■ Short problem a: Write out the records below word for word, starting with the line that contains "As this photograph" and going on through the last line of the records.

■ Source text:
----

DomainKey-Signature: a=rsa-sha1; q=dns; c=nofws;
        s=beta; d=gmail.com;
        h=received:date:from:to:subject:message-id:mime-version:content-type:content-disposition:user-agent;
        b=okv1u0s40GVpnc26eZN27gJo0ci9r84P86Q+5Z7eoJ8hdb2FIcnJ2XFur0bh1Hy6ywC2QvMWsVv4yQs5o2DhCiJJGxQ3RUiqi5wZbfwnlxWMcnQd+5TMiiztlQwe3UbADgqga4EgqNLA3tvgvMTvlMYeKJz3PMUAndMmu2y+tMM=
Date: Thu, 5 Jan 2006 00:18:27 +0300
From: Stanislav Maslovski <stanislav.maslovski@gmail.com>
To: linux-kernel@vger.kernel.org
Subject: i8254 and TSC related code
Message-ID: <20060104211827.GA8723@shota.mine.nu>
Mime-Version: 1.0
Content-Type: text/plain; charset=us-ascii
Content-Disposition: inline
User-Agent: Mutt/1.5.9i
Sender: linux-kernel-owner@vger.kernel.org
Content-Length: 6293
Lines: 147

Hello linux-kernel,

I have been reading sources in arch/i386/kernel/timers/ (in 2.6.14.5)
and arch/i386/kernel/time.c (in 2.4.32) for some time and I have got
a few questions. It would be nice if somebody could clarify
the things for me a little.

The first question is about the use of i8254's mode 2 in channel 0.

----

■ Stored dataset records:
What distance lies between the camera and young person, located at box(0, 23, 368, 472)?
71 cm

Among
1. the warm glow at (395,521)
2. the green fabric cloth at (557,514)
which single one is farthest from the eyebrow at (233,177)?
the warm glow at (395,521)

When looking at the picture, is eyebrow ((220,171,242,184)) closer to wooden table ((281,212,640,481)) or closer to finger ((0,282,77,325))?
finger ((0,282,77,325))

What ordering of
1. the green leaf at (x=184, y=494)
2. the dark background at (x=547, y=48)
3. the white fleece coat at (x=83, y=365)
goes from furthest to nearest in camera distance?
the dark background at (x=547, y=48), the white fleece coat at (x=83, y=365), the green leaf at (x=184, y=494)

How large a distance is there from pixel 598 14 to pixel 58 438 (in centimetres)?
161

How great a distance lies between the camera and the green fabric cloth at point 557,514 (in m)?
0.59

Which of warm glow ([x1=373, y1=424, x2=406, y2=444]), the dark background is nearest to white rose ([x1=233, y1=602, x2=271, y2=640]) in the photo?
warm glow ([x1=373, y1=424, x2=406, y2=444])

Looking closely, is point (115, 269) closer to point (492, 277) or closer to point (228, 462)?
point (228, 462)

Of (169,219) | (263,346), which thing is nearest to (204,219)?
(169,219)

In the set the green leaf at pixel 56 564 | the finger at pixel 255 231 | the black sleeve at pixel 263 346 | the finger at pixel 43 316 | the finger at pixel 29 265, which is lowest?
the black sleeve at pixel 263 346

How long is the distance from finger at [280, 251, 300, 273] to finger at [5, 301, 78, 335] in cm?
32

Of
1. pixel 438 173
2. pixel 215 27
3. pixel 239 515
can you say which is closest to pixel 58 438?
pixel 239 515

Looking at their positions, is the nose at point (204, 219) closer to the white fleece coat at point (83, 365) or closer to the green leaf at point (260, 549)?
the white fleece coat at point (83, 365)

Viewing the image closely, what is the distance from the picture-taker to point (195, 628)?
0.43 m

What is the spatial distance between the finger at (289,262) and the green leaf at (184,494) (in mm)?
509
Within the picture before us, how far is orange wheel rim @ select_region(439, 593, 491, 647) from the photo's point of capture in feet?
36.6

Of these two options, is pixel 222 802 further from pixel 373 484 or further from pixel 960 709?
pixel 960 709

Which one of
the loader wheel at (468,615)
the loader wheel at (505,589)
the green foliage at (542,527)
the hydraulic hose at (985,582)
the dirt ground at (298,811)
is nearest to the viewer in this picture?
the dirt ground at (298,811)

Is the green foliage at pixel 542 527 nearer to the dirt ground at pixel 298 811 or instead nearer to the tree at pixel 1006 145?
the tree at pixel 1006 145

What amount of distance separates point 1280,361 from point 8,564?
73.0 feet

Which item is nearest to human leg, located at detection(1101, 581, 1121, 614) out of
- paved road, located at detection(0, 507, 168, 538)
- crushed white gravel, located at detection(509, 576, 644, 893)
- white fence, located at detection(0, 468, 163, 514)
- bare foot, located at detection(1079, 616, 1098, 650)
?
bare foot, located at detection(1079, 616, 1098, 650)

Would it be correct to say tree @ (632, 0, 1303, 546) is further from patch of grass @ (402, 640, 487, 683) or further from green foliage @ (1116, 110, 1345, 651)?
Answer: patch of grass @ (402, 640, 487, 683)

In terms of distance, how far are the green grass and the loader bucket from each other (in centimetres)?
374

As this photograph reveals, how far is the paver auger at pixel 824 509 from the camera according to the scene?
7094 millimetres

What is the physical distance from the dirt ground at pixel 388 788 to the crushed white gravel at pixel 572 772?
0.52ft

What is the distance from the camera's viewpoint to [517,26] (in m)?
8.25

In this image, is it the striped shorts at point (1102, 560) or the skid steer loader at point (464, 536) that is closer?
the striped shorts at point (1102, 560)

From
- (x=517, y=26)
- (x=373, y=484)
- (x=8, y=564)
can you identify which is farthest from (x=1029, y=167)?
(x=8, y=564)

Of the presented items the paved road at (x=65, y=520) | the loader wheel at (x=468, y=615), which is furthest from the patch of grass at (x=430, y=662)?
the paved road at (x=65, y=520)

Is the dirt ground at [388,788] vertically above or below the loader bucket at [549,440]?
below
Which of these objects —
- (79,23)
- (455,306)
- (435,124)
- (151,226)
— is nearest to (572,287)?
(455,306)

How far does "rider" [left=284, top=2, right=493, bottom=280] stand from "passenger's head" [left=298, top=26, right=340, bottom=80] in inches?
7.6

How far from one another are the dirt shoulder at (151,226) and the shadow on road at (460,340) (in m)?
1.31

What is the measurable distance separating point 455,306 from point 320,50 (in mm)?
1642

----

■ Short problem b: From the mailing list post about i8254 and TSC code, pull out the passage word for word, starting with "I have been" and going on through "in channel 0.".

■ Written response a:
As this photograph reveals, how far is the paver auger at pixel 824 509 from the camera according to the scene?
7094 millimetres

What is the physical distance from the dirt ground at pixel 388 788 to the crushed white gravel at pixel 572 772?
0.52ft

What is the distance from the camera's viewpoint to [517,26] (in m)?
8.25

In this image, is it the striped shorts at point (1102, 560) or the skid steer loader at point (464, 536) that is closer?
the striped shorts at point (1102, 560)

From
- (x=517, y=26)
- (x=373, y=484)
- (x=8, y=564)
can you identify which is farthest from (x=1029, y=167)?
(x=8, y=564)

Of the presented items the paved road at (x=65, y=520) | the loader wheel at (x=468, y=615), which is furthest from the patch of grass at (x=430, y=662)?
the paved road at (x=65, y=520)

Is the dirt ground at [388,788] vertically above or below the loader bucket at [549,440]?
below
Which of these objects —
- (79,23)
- (455,306)
- (435,124)
- (151,226)
— is nearest to (572,287)?
(455,306)

How far does "rider" [left=284, top=2, right=493, bottom=280] stand from "passenger's head" [left=298, top=26, right=340, bottom=80] in inches?
7.6

How far from one another are the dirt shoulder at (151,226) and the shadow on road at (460,340) (in m)?
1.31

What is the measurable distance separating point 455,306 from point 320,50 (in mm)?
1642

■ Written response b:
I have been reading sources in arch/i386/kernel/timers/ (in 2.6.14.5)
and arch/i386/kernel/time.c (in 2.4.32) for some time and I have got
a few questions. It would be nice if somebody could clarify
the things for me a little.

The first question is about the use of i8254's mode 2 in channel 0.